Having worked in Title 1 (low-income population) schools all but 2 years of my teaching career, I've seen first hand amazing teachers move to other schools to leave the stress of the abused test scores, the anguish of loosing sleep night after night trying to solve a problem for a child that isn't even school related. I've seen classrooms inspected to make sure the right posters for the reading program are up on the walls. I've seen teachers have to parent first before they can teach. I've seen them stripped of the autonomy and tools that work for their students because the school isn't making AYP. I've seen phenomenal teachers quit teaching all together because they can't handle the feeling of never being able to do enough. I've seen schools where the Parent Teacher Association was only comprised of the teachers. I've seen schools have test week pep rallies to "promote" success on the assessments only to add more weight and stress on the students. I've seen canned reading programs where sixth graders never open a real novel, schools trying so hard to scramble to meet the "mark" in SBAs that they don't teach social studies or science. I've seen and been responsible for students test scores who have been in 4 or 5 different schools before my classroom.
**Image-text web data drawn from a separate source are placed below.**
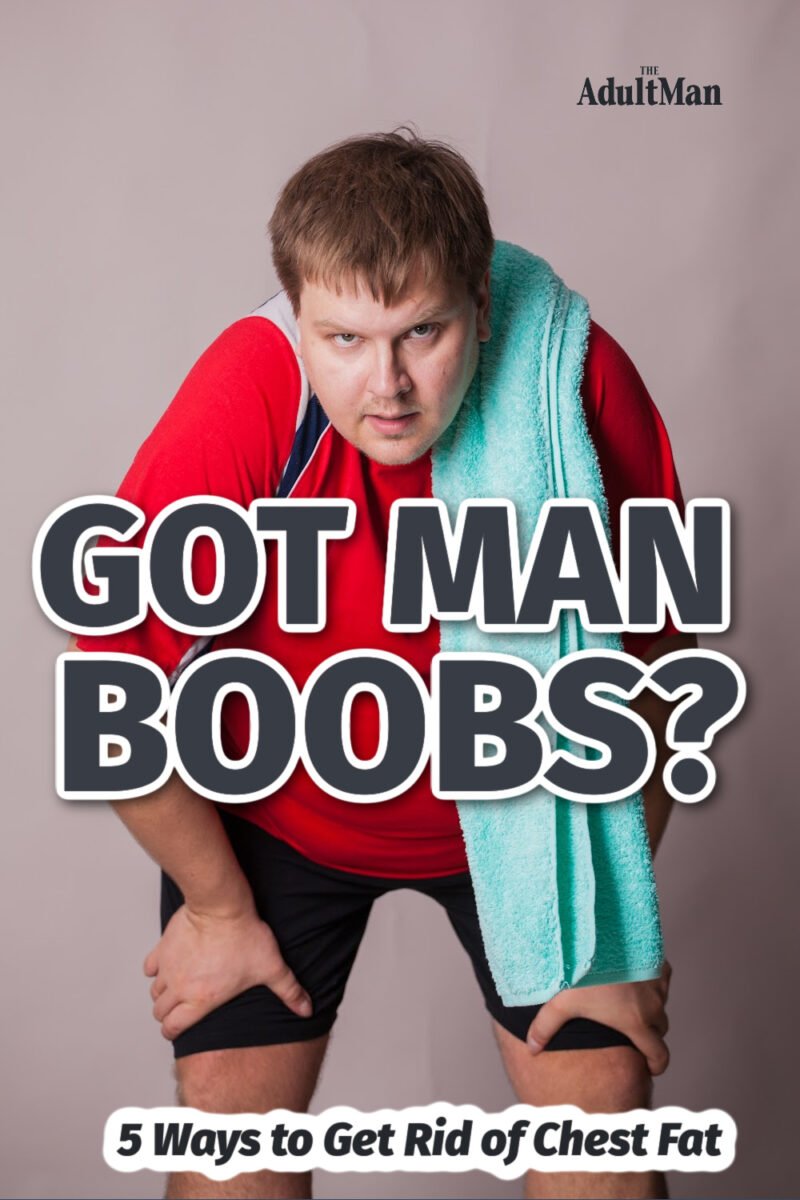 Got Man Boobs? 5 Ways to Get Rid of Chest Fat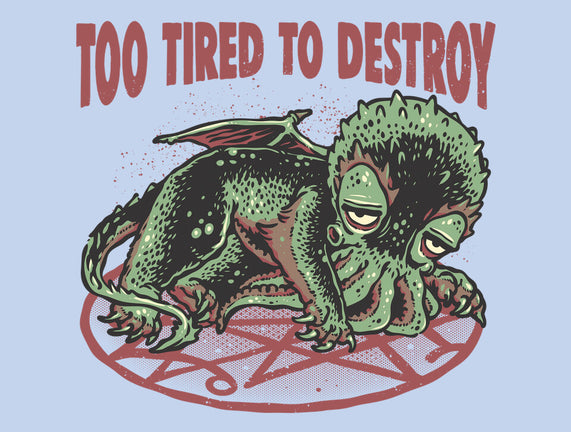 Too Tired To Destroy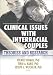 Clinical Issues with Interracial Couples: Theories and Research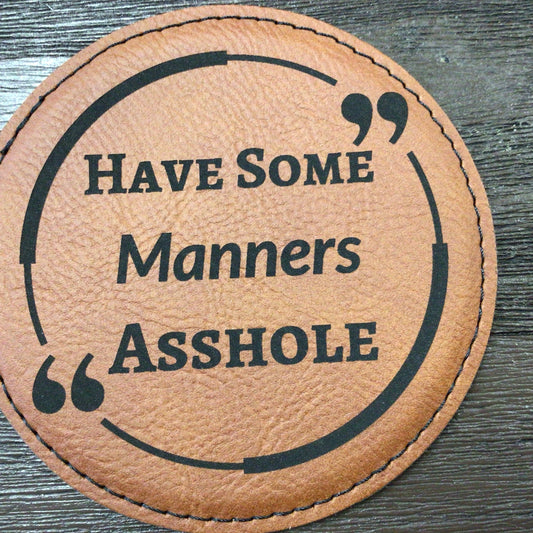Have Some Manners Leatherette Coaster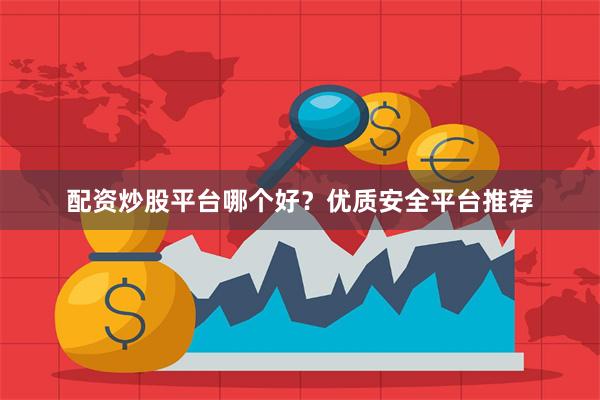 配资炒股平台哪个好？优质安全平台推荐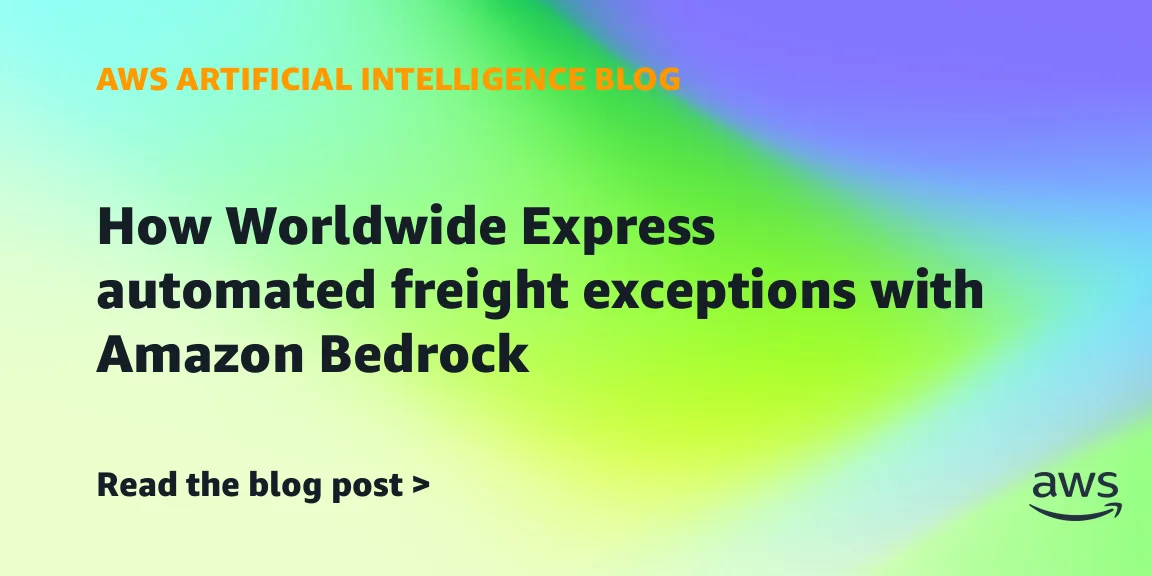 Worldwide Express uses Amazon Bedrock for AI freight exceptions — image from AWS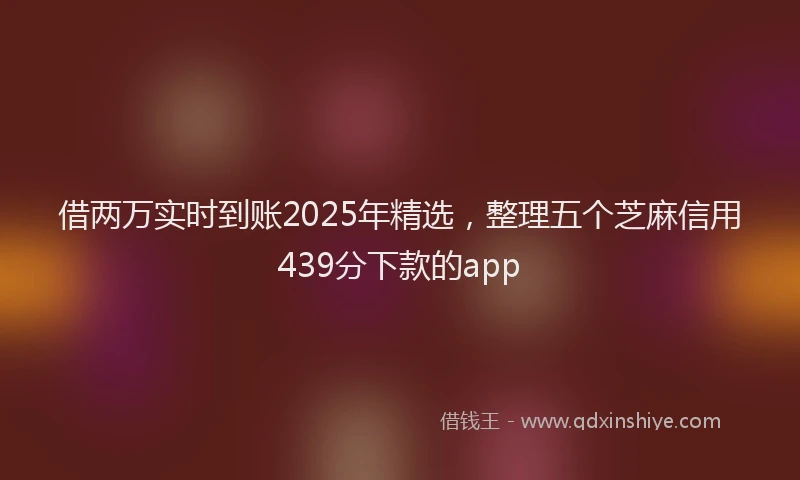 借两万实时到账2025年精选，整理五个芝麻信用439分下款的app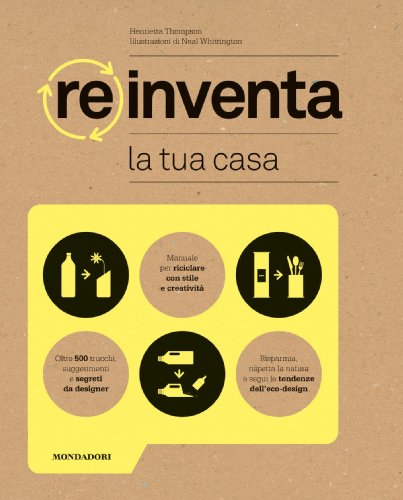 Reinventa la tua casa (9788837090371) by Thompson, Henrietta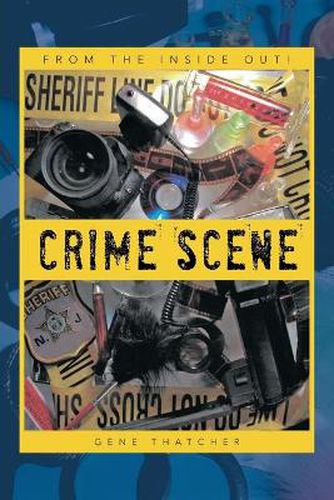 Cover image for Crime Scene: From the Inside Out!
I've seen students who have only been in English speaking schools for 3 years forced to take the same test as the rest of the kids and held accountable for it. I've seen kids withheld services because the SPED department is the category "bringing the school" down from making AYP. I've seen gifted students held from gifted schools because they lifted the test score average of a school. When I started teaching and NCLB was being put in place I thought these were just dooms day predictions conjured up by those at the extremes. Today it is pure reality.

While people often blame the left for being bleeding hearts and the right for corporate ambition, the bottom line is if you believe in the American Dream, if you believe in Capitalism and the idea that if you work hard your reap the benefits... then the education for ALL students should be equal. Education however is not a capitalist's market. The economic growth model that NCLB is based on does not fit, with all the variables that exist in this realm. The irony is that if you want Capitalism to work you need a little socialism. Like a good education you can't be taught in only one way to have a comprehensive understanding with which to go out and be fully successful in the world. If you are only taught reading through phonics you miss the meaning. There's a balance. We need to find it.

Charter Schools is a hot topic in Congress today, as is the voucher system. A love/hate relationship is what I have with Charter schools. Here are some of the pros and cons about the system as it exists today:

Charter School Cons:
  • On one hand they are seen as public funded private schools for the students of typically educated, and usually middle-class families and up. 
  • Very few charter schools cater to underpriveledged populations. 
  • Usually they require parents provide transportation, or students to take the city bus as opposed to the school bus (kind of an imposing idea for a kindergartner). 
  • Another stipulation that many charter schools have is mandatory parent involvement. This sounds great but rather difficult for parents who work 2 jobs each and may not speak English. 
  • Simply knowing these charter schools and choices exist is an obstacle for many parents. School districts don't tend to want to divert students away from their neighborhood schools for fear of the added costs.
Charter School Pros:
  • Parent Choice
  • Ability to choose the right program for your child's learning style and family's belief system.
  • Fostering innovative thinking in teaching staff
  • Providing testing grounds for best practices
The Voucher Option - is a hot topic as well. This is where the government provides financial assistance for parents to send their children to private, non-government schools. All of the same pros and cons that deal with charter schools apply here.
    My personal dilema - already the toddler parents I see on a regular basis are starting to chatter (our kids don't even start preschool until next year) about where they want their kids to go. They are packing up their houses and moving to neighborhoods with better schools, they are sharing info they've heard about charter schools. The anxiety over getting their kid in through the lottery system is already giving them goosebumps. I want my kid to go to my neighborhood school, even though it is a Title 1 school, serving both my neighborhood and the trailer park near by. I want my child to understand diversity in not just race, but economic status. I grew up a "poor" kid in a wealthy ocean side New England town. BUT I want choice too. I don't want him to be taught through the canned Houghton Mifflin Reading Program the district mandates teachers in Title 1 schools teach with "fidelity." I want to know that there are great teachers that come back to the same school every year and that it isn't just a constantly new crop of rookies because once the teachers get their foot into the district they move on from that school. I want my child to be part of a school with a clear and vibrant vision.